Delaware County, Pennsylvania's Internet Crimes Against Children Task Force has received a $600,000 federal grant, with U.S. Attorney Patrick Meehan saying the unit distinguished itself across the United States since its creation in 2000.
This award, added to another grant from the U.S. Justice Appropriations Acts, makes for $1.4 million in federal money given to the task force.
"Children are unquestionably the most vulnerable people," Meehan told a press conference announcing the new grant. "They can easily be accessed by someone who can pretend to be somebody else." Meehan himself had been Delaware County's district attorney when the task force got its first federal grant, at its founding at the end of 1999.
Indeed, the night before the new federal grant was announced, the task force was living up to its reputation, provoking the arrest of a 74-year-old man for trying to make a date online for oral sex with an underage Netizen, according to published reports.
Task force member Michele Deery got two complaints about Robert Lee Leavitt, the second of which came in May, when he used the same screen name, described himself as a "discreet bisexual guy," and offered to meet his would-be partner at a railroad station in Radnor, after which Deery traced the screen name last week to an account Leavitt paid, the reports said.
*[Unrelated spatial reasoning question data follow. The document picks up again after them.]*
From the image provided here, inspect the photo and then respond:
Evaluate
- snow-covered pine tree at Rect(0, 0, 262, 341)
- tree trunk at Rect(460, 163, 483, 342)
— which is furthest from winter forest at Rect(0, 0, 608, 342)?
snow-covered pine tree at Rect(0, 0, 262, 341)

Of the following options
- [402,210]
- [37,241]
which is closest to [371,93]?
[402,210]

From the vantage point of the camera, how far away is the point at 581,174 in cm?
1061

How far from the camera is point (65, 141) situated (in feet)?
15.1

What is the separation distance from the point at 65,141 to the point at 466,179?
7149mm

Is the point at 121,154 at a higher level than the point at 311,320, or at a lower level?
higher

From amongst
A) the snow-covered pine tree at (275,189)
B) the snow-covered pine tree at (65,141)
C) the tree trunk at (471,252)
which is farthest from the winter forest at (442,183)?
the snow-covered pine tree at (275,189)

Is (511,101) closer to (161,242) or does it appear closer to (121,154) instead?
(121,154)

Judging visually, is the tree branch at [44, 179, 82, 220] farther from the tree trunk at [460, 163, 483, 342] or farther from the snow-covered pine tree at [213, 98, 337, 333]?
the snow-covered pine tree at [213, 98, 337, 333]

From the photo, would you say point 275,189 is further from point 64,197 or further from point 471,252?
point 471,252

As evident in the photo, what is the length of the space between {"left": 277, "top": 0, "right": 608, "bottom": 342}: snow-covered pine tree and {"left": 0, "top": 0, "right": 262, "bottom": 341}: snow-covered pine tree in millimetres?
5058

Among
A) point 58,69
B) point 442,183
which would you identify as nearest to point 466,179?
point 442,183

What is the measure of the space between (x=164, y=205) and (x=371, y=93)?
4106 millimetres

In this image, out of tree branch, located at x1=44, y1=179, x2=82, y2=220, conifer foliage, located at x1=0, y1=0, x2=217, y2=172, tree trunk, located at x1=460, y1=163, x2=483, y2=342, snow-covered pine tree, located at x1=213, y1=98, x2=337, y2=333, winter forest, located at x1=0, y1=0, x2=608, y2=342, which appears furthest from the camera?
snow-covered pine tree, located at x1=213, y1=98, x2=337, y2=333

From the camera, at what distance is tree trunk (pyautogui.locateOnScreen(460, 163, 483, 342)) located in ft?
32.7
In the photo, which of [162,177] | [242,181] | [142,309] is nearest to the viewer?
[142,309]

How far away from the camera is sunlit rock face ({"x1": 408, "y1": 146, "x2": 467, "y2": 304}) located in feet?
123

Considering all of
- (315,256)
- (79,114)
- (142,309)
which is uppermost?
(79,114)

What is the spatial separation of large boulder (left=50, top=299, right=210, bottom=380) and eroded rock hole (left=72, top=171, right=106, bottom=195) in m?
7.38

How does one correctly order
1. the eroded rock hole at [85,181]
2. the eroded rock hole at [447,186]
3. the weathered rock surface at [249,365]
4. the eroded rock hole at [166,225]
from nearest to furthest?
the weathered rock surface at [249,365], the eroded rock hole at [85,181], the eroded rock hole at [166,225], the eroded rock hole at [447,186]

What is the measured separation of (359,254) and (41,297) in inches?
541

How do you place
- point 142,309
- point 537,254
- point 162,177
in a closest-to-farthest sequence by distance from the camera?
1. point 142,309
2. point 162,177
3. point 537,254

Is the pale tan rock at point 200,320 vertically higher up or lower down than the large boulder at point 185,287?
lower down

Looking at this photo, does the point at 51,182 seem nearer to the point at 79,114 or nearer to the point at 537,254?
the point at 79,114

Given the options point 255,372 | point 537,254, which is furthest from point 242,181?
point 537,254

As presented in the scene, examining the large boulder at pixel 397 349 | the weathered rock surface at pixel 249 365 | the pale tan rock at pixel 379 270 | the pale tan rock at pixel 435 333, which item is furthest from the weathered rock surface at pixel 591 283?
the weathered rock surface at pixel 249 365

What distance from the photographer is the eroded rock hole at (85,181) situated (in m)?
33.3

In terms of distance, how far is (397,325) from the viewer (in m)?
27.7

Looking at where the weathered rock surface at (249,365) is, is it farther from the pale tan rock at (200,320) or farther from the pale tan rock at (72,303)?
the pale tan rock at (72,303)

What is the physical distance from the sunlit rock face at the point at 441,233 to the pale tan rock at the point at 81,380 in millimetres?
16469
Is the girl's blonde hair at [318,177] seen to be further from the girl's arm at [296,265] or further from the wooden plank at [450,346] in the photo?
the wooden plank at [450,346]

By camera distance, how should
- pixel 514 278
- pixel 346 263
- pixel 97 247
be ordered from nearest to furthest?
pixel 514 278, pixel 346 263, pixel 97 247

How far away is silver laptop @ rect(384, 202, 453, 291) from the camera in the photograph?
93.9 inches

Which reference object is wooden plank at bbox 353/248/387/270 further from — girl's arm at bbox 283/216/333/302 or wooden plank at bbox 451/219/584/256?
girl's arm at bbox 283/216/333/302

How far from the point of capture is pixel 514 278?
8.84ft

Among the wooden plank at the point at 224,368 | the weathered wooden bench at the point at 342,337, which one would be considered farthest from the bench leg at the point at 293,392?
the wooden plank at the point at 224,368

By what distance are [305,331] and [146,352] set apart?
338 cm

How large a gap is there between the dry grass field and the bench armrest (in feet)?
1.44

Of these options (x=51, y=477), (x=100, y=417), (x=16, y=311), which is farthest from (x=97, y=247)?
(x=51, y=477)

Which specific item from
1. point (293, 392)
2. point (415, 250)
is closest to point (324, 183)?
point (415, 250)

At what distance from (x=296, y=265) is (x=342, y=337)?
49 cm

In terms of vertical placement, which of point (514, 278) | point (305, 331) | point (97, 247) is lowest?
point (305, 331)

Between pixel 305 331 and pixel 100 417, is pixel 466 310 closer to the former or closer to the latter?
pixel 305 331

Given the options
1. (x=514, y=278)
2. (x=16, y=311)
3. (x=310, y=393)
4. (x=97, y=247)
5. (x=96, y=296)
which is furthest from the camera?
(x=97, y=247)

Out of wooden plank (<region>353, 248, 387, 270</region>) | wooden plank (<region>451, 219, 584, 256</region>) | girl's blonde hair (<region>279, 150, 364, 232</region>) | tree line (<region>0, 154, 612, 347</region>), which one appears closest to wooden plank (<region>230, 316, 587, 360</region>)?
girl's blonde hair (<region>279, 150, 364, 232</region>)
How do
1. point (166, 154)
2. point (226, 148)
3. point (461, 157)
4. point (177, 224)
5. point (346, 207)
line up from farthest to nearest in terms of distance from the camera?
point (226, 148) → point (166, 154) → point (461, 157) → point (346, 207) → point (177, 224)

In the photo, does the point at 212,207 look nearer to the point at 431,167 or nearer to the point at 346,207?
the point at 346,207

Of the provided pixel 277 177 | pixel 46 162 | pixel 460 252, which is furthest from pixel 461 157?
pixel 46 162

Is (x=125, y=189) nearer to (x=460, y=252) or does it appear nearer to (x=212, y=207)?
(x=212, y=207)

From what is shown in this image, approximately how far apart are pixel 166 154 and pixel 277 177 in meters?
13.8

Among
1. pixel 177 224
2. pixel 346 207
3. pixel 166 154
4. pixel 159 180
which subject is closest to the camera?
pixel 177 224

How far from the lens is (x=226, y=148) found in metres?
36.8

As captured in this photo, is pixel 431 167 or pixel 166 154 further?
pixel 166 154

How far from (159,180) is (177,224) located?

Then, with Leavitt believing he was going to meet a 16-year-old boy, he met Deery and another investigator and was hit with attempted prostitution charges among others.
Leavitt had already served two years' probation over a 2001 arrest and guilty plea to corruption of minors and unlawful contact, and he had been required to register as a sex offender with Pennsylvania state police as a result, the reports said. He is free on bond with a preliminary hearing set for June 15.